Dopo il capolavoro di The Dark Side of the Moon, i Pink Floyd cambiarono gli ingredienti (ma non la copertina, sempre del gruppo Hipgnosis, con gli stuntman Danny Rodgers e Ronnie Rondell davanti agli studi Warner di Hollywood) e composero un album sincero e altamente biografico: molti sono infatti i riferimenti ad episodi o canzoni del passato, ma vi è anche la crescente insofferenza di Waters verso il successo. C’è una certa tristezza di fondo, che guarda sì ai tempi trascorsi con un pizzico di malinconia (ricordiamo che dopo l’abbandono forzato di Syd, i Pink Floyd attraversarono un momento di crisi specialmente dal punto di vista testuale) ma c’è anche la coscienza e la voglia di andare comunque avanti: questo è perciò un tributo autentico a colui che ha contribuito alla magnificenza e alla fama del gruppo londinese.

“Dopo il successo di Dark Side è stato abbastanza difficile sapere cosa fare dopo.[…]  Il tema di fondo deriva da “Shine On You Crazy Diamond”, soprattutto dagli ossessionanti accordi di chitarra di Dave, e dai testi di Roger. Questo tema è il senso di assenza, di non essere presente in una relazione o in una conversazione. […] Tutte le immagini si riferiscono ad un’assenza, in una forma o nell’altra. L’uomo che brucia è assente metaforicamente – troppo spaventato per essere presente, per non essere bruciato […]. La “stretta di mano” è tanto un gesto vuoto quanto un vero e proprio saluto”. (Powell and Thorgeson, Hipgnosis)

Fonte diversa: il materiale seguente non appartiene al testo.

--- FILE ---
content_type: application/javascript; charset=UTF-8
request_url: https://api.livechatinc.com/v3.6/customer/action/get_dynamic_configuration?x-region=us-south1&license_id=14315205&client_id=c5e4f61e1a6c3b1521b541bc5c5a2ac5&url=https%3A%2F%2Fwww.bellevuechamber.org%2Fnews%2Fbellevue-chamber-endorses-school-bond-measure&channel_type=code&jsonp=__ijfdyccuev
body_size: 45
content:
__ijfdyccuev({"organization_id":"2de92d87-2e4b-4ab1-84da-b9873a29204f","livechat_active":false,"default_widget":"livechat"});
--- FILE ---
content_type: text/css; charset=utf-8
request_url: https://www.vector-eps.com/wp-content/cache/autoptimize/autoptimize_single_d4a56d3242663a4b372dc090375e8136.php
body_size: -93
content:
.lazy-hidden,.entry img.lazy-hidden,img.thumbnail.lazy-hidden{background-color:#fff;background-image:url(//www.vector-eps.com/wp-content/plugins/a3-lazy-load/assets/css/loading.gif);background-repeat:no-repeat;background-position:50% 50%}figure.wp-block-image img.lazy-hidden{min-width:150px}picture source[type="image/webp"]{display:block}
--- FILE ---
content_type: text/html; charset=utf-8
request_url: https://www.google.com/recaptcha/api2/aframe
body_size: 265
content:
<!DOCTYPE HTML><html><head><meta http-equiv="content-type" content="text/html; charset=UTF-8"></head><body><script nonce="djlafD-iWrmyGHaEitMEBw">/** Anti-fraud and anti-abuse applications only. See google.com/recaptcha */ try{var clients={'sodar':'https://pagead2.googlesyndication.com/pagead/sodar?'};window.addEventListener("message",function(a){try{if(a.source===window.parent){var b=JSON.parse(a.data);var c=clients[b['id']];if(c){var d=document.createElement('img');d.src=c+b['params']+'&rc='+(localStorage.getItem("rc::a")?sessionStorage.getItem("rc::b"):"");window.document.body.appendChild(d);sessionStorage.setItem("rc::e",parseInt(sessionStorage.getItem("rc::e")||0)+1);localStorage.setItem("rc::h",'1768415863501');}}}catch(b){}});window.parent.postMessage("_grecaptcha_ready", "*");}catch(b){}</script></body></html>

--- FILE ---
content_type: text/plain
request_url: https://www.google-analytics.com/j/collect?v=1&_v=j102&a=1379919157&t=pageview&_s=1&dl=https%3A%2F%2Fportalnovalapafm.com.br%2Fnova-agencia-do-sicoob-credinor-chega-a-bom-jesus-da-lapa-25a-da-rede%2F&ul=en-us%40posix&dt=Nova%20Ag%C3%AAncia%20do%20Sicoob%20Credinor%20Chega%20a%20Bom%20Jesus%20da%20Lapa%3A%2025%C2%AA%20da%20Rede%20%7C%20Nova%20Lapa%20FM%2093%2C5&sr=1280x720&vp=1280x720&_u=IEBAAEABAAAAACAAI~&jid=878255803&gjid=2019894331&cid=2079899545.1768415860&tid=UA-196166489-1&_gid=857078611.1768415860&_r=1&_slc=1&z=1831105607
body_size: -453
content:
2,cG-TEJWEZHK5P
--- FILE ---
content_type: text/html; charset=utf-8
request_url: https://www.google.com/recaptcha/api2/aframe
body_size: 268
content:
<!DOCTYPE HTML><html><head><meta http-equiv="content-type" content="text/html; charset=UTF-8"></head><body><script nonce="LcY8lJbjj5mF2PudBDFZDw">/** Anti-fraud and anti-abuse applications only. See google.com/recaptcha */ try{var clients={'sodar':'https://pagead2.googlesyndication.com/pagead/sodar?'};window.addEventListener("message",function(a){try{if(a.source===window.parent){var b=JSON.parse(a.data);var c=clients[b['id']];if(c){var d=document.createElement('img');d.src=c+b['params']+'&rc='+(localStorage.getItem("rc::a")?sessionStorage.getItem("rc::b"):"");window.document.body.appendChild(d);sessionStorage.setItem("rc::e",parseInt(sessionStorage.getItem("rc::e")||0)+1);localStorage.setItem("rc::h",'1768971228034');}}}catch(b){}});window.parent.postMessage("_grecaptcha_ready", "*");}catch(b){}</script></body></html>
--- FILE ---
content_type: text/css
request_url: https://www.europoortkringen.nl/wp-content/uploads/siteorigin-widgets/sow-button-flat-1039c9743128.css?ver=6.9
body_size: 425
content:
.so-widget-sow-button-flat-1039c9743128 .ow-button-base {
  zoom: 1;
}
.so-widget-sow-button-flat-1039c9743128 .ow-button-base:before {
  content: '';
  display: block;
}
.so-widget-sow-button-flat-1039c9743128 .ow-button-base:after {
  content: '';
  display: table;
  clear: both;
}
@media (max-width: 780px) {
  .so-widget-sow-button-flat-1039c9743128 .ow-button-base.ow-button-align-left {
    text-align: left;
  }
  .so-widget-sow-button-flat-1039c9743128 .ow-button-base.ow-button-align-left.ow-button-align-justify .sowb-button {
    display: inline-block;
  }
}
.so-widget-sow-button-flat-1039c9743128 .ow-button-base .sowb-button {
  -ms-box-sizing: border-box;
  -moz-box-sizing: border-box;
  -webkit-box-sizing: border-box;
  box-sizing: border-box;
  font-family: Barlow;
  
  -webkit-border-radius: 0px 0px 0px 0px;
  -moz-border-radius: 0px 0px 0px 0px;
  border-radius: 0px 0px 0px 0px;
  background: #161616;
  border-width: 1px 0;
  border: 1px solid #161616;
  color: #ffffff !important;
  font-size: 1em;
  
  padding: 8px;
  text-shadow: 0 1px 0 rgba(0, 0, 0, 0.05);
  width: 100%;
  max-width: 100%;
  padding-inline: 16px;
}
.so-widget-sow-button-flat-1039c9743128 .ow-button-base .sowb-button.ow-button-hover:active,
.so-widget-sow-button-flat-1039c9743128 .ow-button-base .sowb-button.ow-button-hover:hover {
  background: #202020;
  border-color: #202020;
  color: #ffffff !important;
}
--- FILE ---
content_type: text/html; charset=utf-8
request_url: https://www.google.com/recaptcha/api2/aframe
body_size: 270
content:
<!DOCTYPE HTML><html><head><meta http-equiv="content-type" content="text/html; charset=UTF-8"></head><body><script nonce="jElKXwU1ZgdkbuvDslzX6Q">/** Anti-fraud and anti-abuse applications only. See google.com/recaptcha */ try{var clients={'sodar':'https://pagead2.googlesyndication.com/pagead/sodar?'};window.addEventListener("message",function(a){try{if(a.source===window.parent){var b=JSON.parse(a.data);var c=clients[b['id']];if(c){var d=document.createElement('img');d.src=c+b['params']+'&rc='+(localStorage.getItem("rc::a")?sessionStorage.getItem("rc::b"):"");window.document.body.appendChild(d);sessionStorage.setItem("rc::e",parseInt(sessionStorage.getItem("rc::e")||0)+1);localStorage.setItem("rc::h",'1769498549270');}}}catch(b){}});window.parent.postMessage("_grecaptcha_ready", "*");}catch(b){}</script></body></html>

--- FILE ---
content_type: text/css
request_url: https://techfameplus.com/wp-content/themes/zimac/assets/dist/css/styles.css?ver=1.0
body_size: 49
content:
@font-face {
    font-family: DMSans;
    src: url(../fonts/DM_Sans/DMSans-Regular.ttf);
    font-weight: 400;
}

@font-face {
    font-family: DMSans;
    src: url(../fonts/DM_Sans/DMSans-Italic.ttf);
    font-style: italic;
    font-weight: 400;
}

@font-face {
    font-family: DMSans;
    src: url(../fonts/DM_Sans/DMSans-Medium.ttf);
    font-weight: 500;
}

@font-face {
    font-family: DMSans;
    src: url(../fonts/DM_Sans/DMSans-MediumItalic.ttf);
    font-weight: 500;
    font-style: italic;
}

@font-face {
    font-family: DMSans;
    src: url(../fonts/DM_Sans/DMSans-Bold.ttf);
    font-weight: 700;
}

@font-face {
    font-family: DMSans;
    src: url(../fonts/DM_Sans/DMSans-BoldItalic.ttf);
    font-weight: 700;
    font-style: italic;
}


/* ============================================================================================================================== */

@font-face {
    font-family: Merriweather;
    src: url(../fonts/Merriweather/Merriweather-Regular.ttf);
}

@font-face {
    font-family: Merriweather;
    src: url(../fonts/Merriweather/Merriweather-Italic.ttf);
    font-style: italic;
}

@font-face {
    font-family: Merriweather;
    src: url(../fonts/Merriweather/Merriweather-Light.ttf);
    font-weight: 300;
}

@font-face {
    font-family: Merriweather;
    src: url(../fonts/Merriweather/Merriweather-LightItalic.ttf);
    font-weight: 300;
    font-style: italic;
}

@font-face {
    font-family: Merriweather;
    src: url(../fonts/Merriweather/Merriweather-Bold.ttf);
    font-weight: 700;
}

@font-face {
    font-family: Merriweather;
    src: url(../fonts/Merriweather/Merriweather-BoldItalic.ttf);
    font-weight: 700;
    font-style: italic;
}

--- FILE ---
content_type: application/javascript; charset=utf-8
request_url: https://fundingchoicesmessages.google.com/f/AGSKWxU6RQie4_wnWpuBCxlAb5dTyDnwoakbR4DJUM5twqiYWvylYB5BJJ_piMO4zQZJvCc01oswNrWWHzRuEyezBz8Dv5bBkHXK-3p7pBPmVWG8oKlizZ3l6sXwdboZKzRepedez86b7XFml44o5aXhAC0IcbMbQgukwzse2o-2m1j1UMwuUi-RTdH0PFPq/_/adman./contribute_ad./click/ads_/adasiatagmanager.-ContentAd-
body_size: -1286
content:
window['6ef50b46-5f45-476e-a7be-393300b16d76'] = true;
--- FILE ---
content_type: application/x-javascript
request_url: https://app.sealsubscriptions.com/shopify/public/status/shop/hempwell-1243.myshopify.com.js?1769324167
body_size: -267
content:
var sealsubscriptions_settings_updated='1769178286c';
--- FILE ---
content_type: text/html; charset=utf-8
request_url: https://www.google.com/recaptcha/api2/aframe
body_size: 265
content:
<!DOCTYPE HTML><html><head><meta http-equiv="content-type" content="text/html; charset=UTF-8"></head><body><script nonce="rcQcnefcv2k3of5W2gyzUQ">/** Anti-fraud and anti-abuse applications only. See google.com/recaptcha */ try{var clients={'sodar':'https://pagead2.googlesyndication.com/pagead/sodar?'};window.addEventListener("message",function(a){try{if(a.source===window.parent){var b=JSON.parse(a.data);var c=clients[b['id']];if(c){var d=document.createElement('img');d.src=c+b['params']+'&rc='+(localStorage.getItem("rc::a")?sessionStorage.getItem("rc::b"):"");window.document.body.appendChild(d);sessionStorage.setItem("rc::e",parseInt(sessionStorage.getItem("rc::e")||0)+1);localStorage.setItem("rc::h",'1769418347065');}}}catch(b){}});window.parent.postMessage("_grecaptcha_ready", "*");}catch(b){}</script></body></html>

La maestosa aria di sortita Shine on you crazy diamond” viene divisa in due parti e segna il battesimo ed il funerale di questa creatura discografica, dove vi è il solito magistrale connubio musicale tra Gilmour e Wright che si spalleggiano, accompagnati dal sax di Parry, fino alla dolcissima chiusura. Le canzoni nel mezzo sono indispensabili anche per godere appieno di quest’esperienza: si comincia con il rock “sintetizzato” di Welcome to the machine, una canzone imbevuta di quell’essenza psichedelica ed acustica tipica dei primi album di stampo barrettiano, mentre Have a cigar è il pezzo più ambiguo di questo repertorio, con una cinica atmosfera che presagire il futuro album Animals, contrassegnata anche dalla voce di Roy Harper (che nello stesso studio stava registrando HQ) e da un finale che improvvisamente si esaurisce, imprevedibile come la vita. C’è chi vuole vedere in alcune tracce una aspra requisitoria verso l’industria musicale, denunciata di inumanità: nonostante ciò, ineccepibile è l’influenza del fattore-Barrett all’interno di questo lavoro, soprattutto nell’intramontabile Wish you were here, una delle canzoni più conosciute e amate dei Pink Floyd: la sua esibizione alla loro effimera riunione per il Live 8 dopo la morte di Barrett è sicuramente uno dei momenti più genuini della musica (“running over the same old ground, what have we found? the same old fears – wish you were here“) e, perchè no, anche della storia stessa, che passa e si consuma, ma questa canzone difficilmente si può dimenticare.

Wish You Were Here è un capolavoro essenziale del rock, che suona come nessun altro album prima o dopo.